▶ EXCERPTED PASSAGE:
RE: The PII Namespace

Just a note of caution here.  We are watching an increasingly sterile
argument over what is and what is not PII, including because arbitragers
want to target folk with 'behavioural advertising' by collecting lots of
information about them that in law (but not concept) is not PII and hence
avoid certain forms of regulation.  The FTC, among others, is on their case.


See for example the article that is online at
https://www.privacyassociation.org/publications/retroactive_zip_code_ruling_
incites_flurry_of_class-actions/. 

In particular, note the very wise comment from Marty Abrams towards the end
of the article.  The following three paras are an extract:

Martin Abrams, executive director of the Center for Information Policy
Leadership at Hunton & Williams, says defining what constitutes personal
information is the wrong approach.

Stored data:
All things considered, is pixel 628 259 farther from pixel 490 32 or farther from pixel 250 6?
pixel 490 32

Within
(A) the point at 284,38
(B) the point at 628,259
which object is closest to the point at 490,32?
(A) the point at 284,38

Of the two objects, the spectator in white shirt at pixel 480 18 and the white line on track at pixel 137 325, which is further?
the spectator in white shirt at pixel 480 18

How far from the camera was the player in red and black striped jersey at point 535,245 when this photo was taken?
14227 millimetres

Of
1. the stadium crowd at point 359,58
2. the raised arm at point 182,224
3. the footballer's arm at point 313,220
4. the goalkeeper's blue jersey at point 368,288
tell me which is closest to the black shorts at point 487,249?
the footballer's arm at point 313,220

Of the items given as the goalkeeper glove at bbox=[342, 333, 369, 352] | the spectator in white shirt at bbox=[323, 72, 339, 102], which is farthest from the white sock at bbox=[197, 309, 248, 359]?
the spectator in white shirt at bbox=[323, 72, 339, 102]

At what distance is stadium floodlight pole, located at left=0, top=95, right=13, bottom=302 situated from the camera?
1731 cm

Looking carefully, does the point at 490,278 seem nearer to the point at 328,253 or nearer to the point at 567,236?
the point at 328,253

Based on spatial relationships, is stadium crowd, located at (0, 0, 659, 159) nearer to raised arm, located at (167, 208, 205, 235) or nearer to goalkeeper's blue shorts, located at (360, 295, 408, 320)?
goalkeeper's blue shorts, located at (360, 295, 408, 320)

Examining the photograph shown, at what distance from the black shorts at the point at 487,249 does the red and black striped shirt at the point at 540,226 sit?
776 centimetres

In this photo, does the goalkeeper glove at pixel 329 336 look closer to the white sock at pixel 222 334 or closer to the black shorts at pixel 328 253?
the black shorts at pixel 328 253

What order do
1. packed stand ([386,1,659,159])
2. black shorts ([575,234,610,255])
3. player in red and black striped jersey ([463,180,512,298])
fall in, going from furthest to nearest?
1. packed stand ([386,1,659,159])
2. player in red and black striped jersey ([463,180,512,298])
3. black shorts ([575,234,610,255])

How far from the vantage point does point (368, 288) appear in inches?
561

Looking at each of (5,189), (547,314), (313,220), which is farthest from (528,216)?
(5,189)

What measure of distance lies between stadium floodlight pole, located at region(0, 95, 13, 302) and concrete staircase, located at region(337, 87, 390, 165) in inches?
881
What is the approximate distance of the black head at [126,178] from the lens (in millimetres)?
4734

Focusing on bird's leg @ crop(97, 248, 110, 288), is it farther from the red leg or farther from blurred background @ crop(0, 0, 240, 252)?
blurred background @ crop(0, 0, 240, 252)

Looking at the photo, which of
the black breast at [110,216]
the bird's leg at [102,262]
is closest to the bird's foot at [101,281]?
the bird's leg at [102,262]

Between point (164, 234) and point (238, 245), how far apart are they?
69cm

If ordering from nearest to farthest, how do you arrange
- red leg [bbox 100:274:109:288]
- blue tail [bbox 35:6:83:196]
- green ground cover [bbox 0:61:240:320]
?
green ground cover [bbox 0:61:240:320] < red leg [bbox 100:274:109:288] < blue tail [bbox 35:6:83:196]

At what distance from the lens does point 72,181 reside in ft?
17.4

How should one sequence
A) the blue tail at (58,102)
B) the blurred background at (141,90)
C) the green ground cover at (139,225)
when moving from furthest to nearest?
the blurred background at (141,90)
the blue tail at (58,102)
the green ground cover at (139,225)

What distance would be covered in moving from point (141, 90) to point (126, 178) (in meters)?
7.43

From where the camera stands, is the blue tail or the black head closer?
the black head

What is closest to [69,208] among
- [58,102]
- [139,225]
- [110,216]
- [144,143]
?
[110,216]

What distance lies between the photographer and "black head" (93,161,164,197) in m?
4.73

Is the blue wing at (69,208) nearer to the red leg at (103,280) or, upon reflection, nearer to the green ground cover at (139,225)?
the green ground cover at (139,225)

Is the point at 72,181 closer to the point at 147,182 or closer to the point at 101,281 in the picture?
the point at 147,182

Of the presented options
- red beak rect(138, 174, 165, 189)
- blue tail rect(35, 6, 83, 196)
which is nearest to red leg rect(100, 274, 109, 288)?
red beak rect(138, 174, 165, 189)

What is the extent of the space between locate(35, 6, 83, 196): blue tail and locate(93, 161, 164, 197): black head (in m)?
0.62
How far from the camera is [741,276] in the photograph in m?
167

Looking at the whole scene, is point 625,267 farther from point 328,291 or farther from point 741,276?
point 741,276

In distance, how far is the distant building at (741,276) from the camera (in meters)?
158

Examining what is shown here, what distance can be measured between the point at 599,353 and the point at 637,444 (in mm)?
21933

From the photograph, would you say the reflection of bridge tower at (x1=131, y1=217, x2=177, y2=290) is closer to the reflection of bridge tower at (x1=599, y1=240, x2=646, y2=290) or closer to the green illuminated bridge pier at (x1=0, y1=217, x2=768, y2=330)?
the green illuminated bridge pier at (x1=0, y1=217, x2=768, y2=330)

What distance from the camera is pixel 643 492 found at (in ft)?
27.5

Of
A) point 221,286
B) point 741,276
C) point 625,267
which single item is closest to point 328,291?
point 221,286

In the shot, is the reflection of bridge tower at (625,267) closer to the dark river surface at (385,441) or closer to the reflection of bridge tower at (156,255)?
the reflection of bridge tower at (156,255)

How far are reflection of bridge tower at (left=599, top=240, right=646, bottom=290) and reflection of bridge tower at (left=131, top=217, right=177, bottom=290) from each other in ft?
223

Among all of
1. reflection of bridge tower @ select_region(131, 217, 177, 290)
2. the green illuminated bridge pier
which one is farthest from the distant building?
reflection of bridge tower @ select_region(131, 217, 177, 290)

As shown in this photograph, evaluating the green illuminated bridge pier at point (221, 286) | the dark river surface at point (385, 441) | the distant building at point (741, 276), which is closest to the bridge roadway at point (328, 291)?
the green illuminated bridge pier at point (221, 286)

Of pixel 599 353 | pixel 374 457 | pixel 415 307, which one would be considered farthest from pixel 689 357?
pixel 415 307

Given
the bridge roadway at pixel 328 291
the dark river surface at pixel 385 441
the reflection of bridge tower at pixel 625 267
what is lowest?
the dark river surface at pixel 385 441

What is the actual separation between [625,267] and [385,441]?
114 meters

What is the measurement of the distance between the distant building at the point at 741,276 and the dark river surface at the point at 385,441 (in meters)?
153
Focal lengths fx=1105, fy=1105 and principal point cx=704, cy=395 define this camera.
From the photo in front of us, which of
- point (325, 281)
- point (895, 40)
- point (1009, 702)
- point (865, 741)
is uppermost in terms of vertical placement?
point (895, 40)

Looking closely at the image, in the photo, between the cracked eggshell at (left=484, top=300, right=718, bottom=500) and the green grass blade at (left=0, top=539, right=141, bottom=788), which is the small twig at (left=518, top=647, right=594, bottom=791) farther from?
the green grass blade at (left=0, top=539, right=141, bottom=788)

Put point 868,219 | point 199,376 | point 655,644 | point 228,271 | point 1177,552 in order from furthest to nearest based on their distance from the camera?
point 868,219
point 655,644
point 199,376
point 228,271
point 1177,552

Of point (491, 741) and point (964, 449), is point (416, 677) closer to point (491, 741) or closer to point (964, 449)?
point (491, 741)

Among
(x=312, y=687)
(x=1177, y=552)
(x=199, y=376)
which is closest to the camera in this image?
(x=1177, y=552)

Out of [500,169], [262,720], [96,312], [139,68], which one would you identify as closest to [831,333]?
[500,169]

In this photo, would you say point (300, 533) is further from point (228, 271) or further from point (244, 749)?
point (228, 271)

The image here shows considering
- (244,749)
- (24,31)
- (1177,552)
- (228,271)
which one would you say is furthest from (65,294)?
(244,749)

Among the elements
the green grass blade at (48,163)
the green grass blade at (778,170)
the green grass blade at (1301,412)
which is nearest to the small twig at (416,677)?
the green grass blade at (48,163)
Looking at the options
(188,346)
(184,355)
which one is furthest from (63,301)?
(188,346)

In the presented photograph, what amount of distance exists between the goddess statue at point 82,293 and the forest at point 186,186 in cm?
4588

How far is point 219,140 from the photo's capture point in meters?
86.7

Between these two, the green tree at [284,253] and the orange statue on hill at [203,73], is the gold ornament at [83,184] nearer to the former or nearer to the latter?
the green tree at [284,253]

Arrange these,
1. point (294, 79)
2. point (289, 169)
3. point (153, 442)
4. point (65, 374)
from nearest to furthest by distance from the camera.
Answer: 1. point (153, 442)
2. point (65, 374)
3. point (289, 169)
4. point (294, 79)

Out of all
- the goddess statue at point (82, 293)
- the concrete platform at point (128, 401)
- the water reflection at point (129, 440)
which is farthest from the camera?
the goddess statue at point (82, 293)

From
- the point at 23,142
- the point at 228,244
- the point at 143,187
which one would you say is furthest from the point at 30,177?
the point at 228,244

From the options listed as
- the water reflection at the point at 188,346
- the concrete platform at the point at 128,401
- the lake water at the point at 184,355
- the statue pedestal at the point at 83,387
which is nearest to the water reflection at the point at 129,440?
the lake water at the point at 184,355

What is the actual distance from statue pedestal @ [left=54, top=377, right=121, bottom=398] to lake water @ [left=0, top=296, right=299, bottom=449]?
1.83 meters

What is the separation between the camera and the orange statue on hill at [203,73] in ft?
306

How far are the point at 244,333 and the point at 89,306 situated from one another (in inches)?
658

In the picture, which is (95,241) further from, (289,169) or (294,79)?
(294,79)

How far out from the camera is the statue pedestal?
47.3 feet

▶ STATED TASK 1:
Repeat the note on the PII namespace from "Martin Abrams, executive" up to and including "the wrong approach.".
▶ STATED TASK 2:
Rewrite the records from the line with "Between point (164, 234)" up to and including the line with "green ground cover [bbox 0:61:240:320] <", putting "closest" in place of "nearest" and leaving everything else unchanged.

▶ RIGHT ANSWER 1:
Martin Abrams, executive director of the Center for Information Policy
Leadership at Hunton & Williams, says defining what constitutes personal
information is the wrong approach.

▶ RIGHT ANSWER 2:
Between point (164, 234) and point (238, 245), how far apart are they?
69cm

If ordering from closest to farthest, how do you arrange
- red leg [bbox 100:274:109:288]
- blue tail [bbox 35:6:83:196]
- green ground cover [bbox 0:61:240:320]
?
green ground cover [bbox 0:61:240:320] < red leg [bbox 100:274:109:288] < blue tail [bbox 35:6:83:196]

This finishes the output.